What you have to do
Copy every line of the data below word for word, leaving the pictures out of your answer.

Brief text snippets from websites
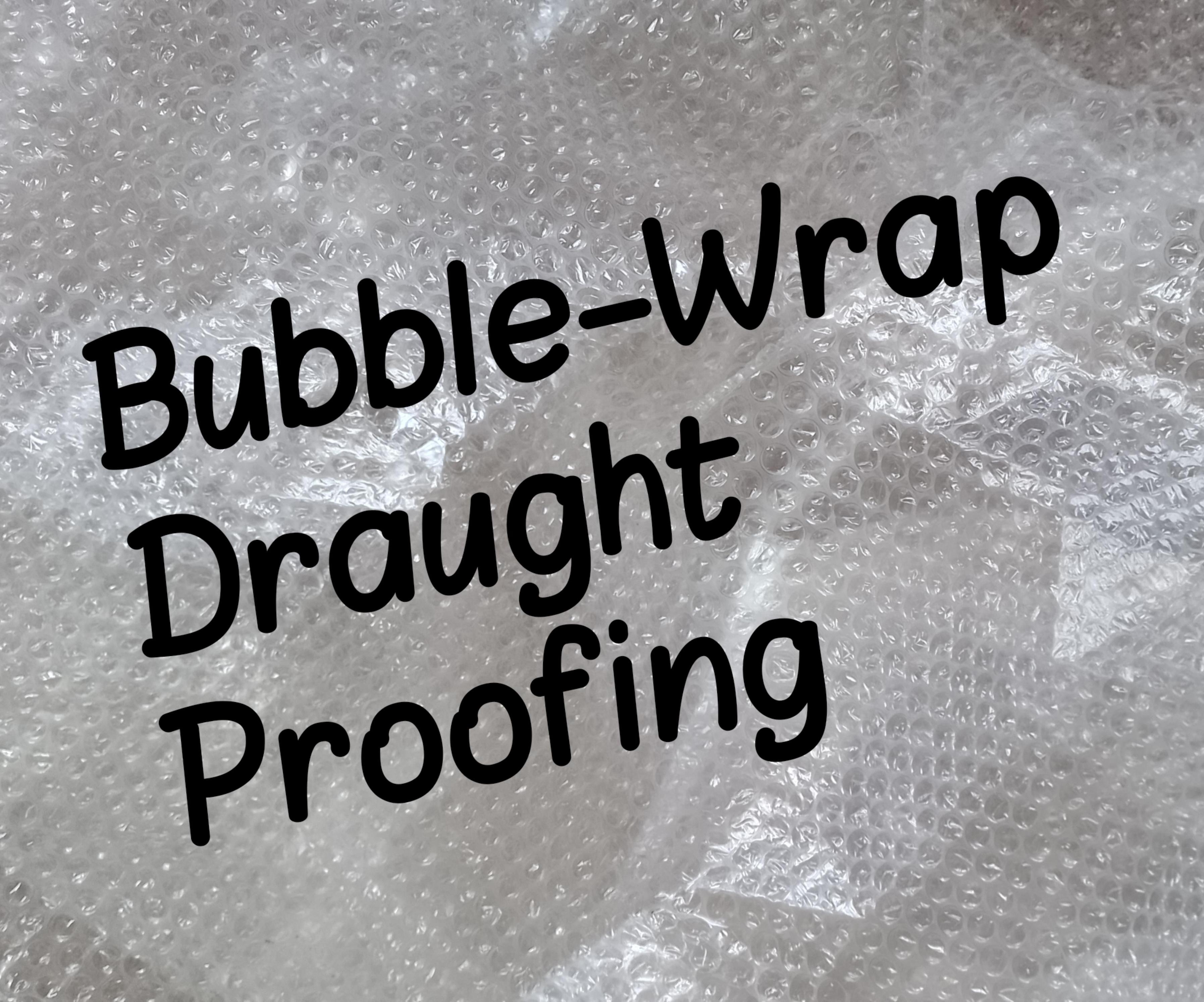 Bubble Wrap Draught-Proofing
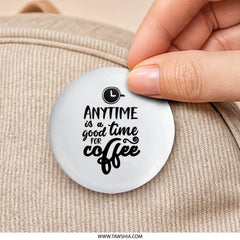 Coffee Lover Pinback Button, Anytime Is Coffee Time Button, Caffeine Addict Pin, Gift For Barista, Funny Coffee Button - Tawshia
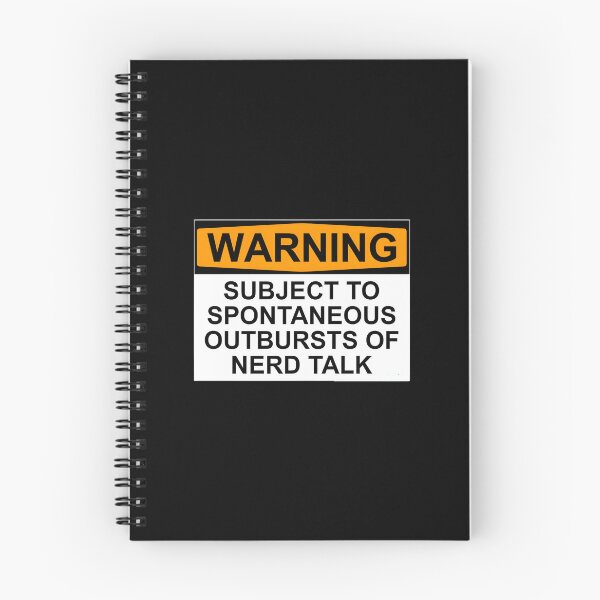 Item preview, Warning Subject To Spontaneous Outbursts Of Nerd Talk designed and sold by jeuwlxuywy74.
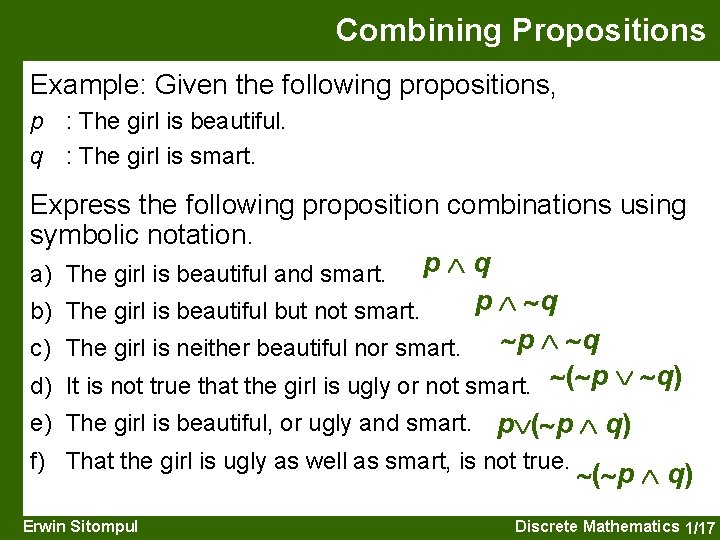 Combining Propositions Example: Given the following propositions, p : The girl is beautiful. q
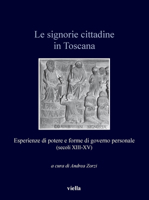 Le Signorie Cittadine in Toscana (Italian Edition) 8867281119 Book Cover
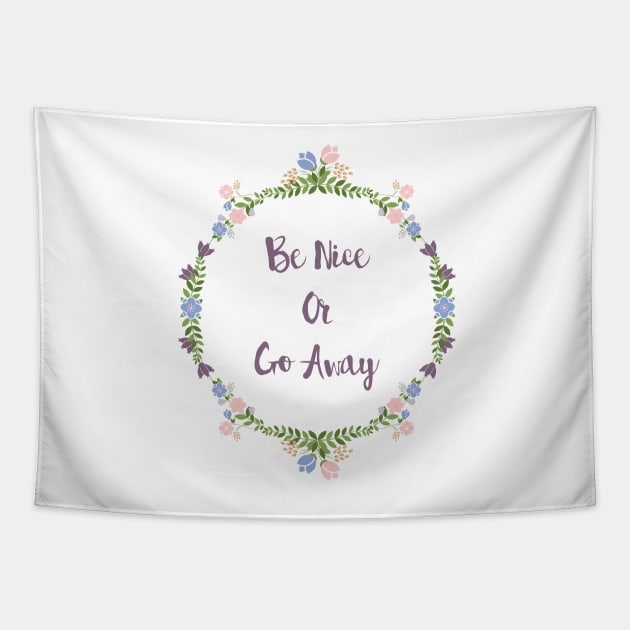 Be Nice Or Go Away Tapestry by SarahMurphy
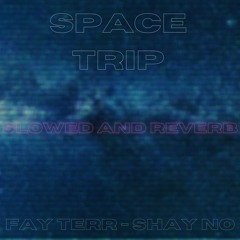 Space Trip (Slow Reverb) (Feat. Shay No)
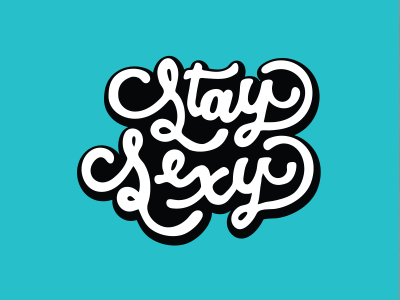 Stay sexy handlettering illustration lettering vector
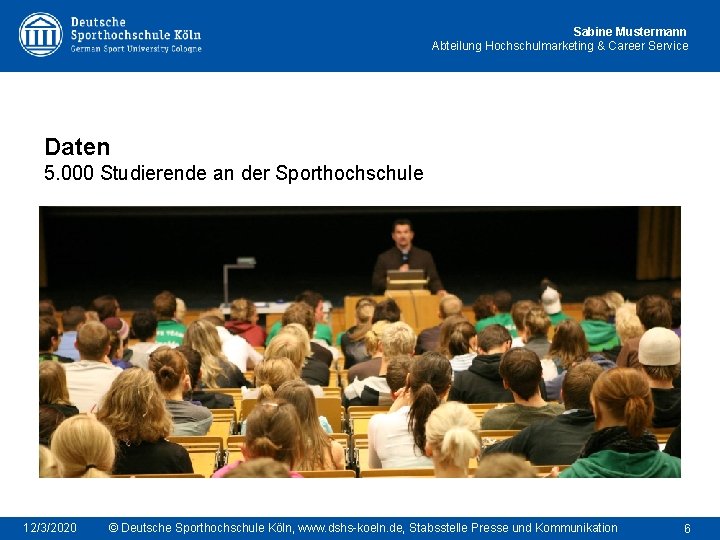 Sabine Mustermann Abteilung Hochschulmarketing & Career Service Daten 5. 000 Studierende an der Sporthochschule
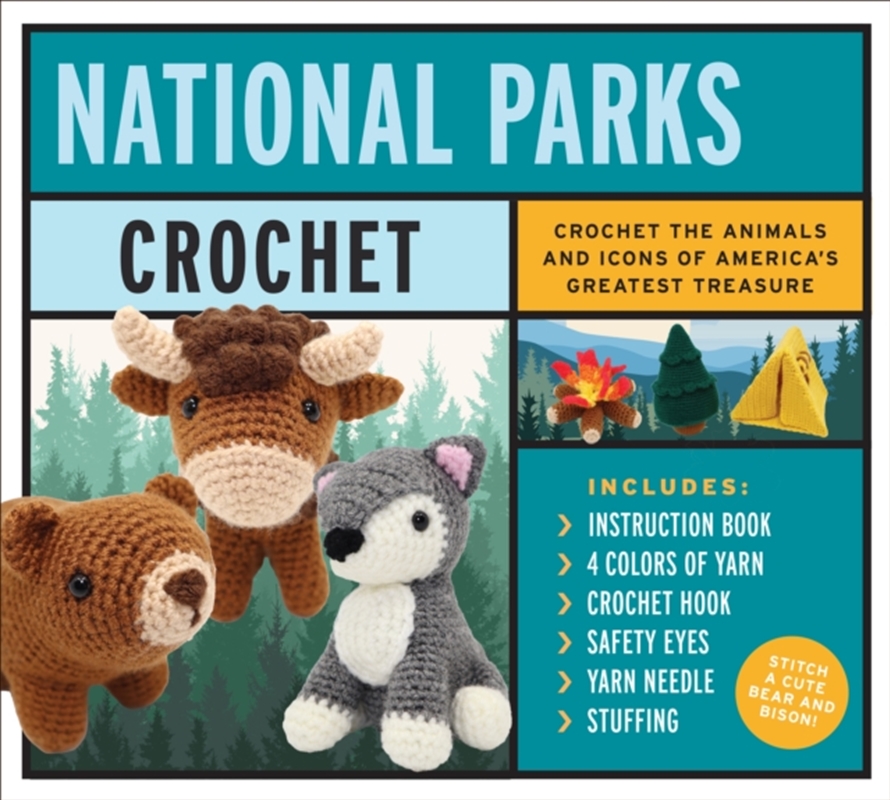 National Parks Crochet Kit : Crochet The Animals And Icons Of America'S Greatest Treasure - Includes/Product Detail/Crafts & Handiwork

Answer to the exercise
 Bubble Wrap Draught-Proofing
 Coffee Lover Pinback Button, Anytime Is Coffee Time Button, Caffeine Addict Pin, Gift For Barista, Funny Coffee Button - Tawshia
 Item preview, Warning Subject To Spontaneous Outbursts Of Nerd Talk designed and sold by jeuwlxuywy74.
 Combining Propositions Example: Given the following propositions, p : The girl is beautiful. q
 Le Signorie Cittadine in Toscana (Italian Edition) 8867281119 Book Cover
 Be Nice Or Go Away Tapestry by SarahMurphy
 Space Trip (Slow Reverb) (Feat. Shay No)
 Stay sexy handlettering illustration lettering vector
 Sabine Mustermann Abteilung Hochschulmarketing & Career Service Daten 5. 000 Studierende an der Sporthochschule
 National Parks Crochet Kit : Crochet The Animals And Icons Of America'S Greatest Treasure - Includes/Product Detail/Crafts & Handiwork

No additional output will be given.